Reading the Sky for Signs

The Maya constructed Chichen Itza so that on each equinox the late afternoon sun hits the pyramid, creating the illusion of the feathered serpent slithering down the northern staircase. The Western world continues to use a calendar that is less accurate than the one Mesoamerican groups used prior to the colonial period. In Peru, while debates continue about their original use, the Nazca lines are meant to be seen from above, revealing an awareness that we cannot yet comprehend. These examples tell us that Indigenous groups in the Americas had profound knowledge of the stars, seasons, and time. In this section, we explore different responses to astronomical phenomena, beginning with the earliest known description of the Aztec calendar by Fray Toribio de Benavente (1527–1549). Alongside it is a reproduction of the “Representación de los cinco días” (undated), which highlights the five days at the beginning of the third and fourth trecenas of Tonalámatl, a divinity almanac structured around twenty thirteen-day periods. The precision of these calendars, and our inability to fully understand them, has led to cultural impositions. For instance, in 2012, the West imposed its own millenarianism upon the Maya calendar, claiming that the world would end. Juan de Dios Mora plays off of this in Nave Espacial Maya de 2012 (2011).
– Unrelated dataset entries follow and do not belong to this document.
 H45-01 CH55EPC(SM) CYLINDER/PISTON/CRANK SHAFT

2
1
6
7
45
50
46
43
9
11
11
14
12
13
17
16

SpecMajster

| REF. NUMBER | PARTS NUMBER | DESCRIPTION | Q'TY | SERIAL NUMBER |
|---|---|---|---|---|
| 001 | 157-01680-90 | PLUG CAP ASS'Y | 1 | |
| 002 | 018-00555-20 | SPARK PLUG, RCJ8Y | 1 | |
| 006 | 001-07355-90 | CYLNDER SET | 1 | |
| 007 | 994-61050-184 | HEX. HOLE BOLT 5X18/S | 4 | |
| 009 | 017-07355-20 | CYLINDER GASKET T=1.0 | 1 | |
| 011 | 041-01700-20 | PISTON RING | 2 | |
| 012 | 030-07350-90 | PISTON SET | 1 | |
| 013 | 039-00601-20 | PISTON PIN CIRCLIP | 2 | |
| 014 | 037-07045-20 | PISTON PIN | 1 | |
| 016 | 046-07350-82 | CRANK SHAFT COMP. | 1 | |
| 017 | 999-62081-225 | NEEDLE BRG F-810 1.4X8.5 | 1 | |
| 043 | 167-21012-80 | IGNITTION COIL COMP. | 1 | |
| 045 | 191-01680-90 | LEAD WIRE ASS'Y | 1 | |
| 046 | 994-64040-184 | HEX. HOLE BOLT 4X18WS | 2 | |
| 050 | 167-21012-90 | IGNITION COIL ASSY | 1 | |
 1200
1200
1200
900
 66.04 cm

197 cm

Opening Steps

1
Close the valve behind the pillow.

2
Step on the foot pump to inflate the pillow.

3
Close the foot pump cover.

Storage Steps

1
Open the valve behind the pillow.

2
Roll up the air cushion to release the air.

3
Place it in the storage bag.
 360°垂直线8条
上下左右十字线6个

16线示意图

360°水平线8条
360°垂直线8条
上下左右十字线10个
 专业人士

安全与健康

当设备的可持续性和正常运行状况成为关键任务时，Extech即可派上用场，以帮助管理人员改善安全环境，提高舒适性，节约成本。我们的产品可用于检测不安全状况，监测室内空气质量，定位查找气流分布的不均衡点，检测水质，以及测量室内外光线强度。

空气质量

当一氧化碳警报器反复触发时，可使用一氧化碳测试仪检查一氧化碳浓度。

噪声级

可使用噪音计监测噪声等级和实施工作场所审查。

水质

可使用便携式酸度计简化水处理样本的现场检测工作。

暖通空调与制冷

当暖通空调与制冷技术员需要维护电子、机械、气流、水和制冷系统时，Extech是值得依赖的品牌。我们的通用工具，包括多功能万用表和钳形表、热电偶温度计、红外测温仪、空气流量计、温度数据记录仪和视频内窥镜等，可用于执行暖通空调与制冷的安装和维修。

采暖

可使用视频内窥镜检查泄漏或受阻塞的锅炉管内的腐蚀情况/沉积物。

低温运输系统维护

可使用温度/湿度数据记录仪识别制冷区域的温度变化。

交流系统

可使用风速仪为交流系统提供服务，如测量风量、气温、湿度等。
In 1680, the power of the Spanish viceroyalty of New Spain was shaky. The Pueblo Revolt had just kicked the Spaniards out of New Mexico while the viceroy, Payo Enríquez de Rivera y Manrique, resigned from his post and a transition to Tomás de la Cerda y Aragón was under way. Some, including Father Eusebio Kino, took the Great Comet blazing across the night sky as an omen from God, prompting him to chart its movement from his time in Cádiz through his time in Mexico City.

Father Kino’s Exposición astronómica (1681) is an early offering of an illustrated scientific treatise in the Americas and is tied to the first comet to be discovered using a telescope. Yet a greater knowledge of the stars is present here. Take, for instance, Kino’s placement of La Virgen de Guadalupe on the drawing so that it aligns with the sign of Virgo, thereby revealing Kino’s understanding of the constellations. Kino’s interpretation of the comet in times of uncertainty was not unique, even to Mexico. We know from Indigenous accounts in the first half of the 1500s that astronomical signs preceded the arrival of the Europeans.

Knowledge manifests in different ways. While some look to the stars for messages from their deities, others, such as Carlos Sigüenza y Góngora in his response to Kino, Manifiesto philosóphico contra los cometas despojados del imperio que tenían sobre los tímidos (1681) and Libra astrómica y philisóphica (1690), pointed toward the comet as a naturally occurring phenomenon of nature. The debate, which also includes Sor Juana Inés de la Cruz’s “Aunque es clara del cielo la luz pura” (1690), is an example of the seventeenth-century discussion of science and religion. Alicia Gaspar de Alba outlines this debate in an early draft of Sor Juana’s Second Dream (1999), titled “The Tenth Muse.”

Fascination with the role of religion in the cosmos continued in Brazilian cordel literature as well, such as the apocalyptic interpretation of Halley’s comet as God’s punishment for humankind’s corruption in Geraldo Moreira de Lacerda’s O Cometa de Halley (1985) or José Severino Cristóvão’s A Natureza e Seus Feitos.

Betye Saar’s Mystic Sky with Self-Portrait (1992) centers the importance of tarot readings that incorporate constellations, planets, and stars into the divination process. Saar’s self-portrait also includes references to palm-reading and alchemy as important elements to her identity as she searchers for a deeper understanding of self within the universe.

We close out this section with “Sobre cubierta con Martí” (undated), Ernesto Cardenal’s own ponderings about the universe, the infinite space that surrounds us, and whether we are alone in it.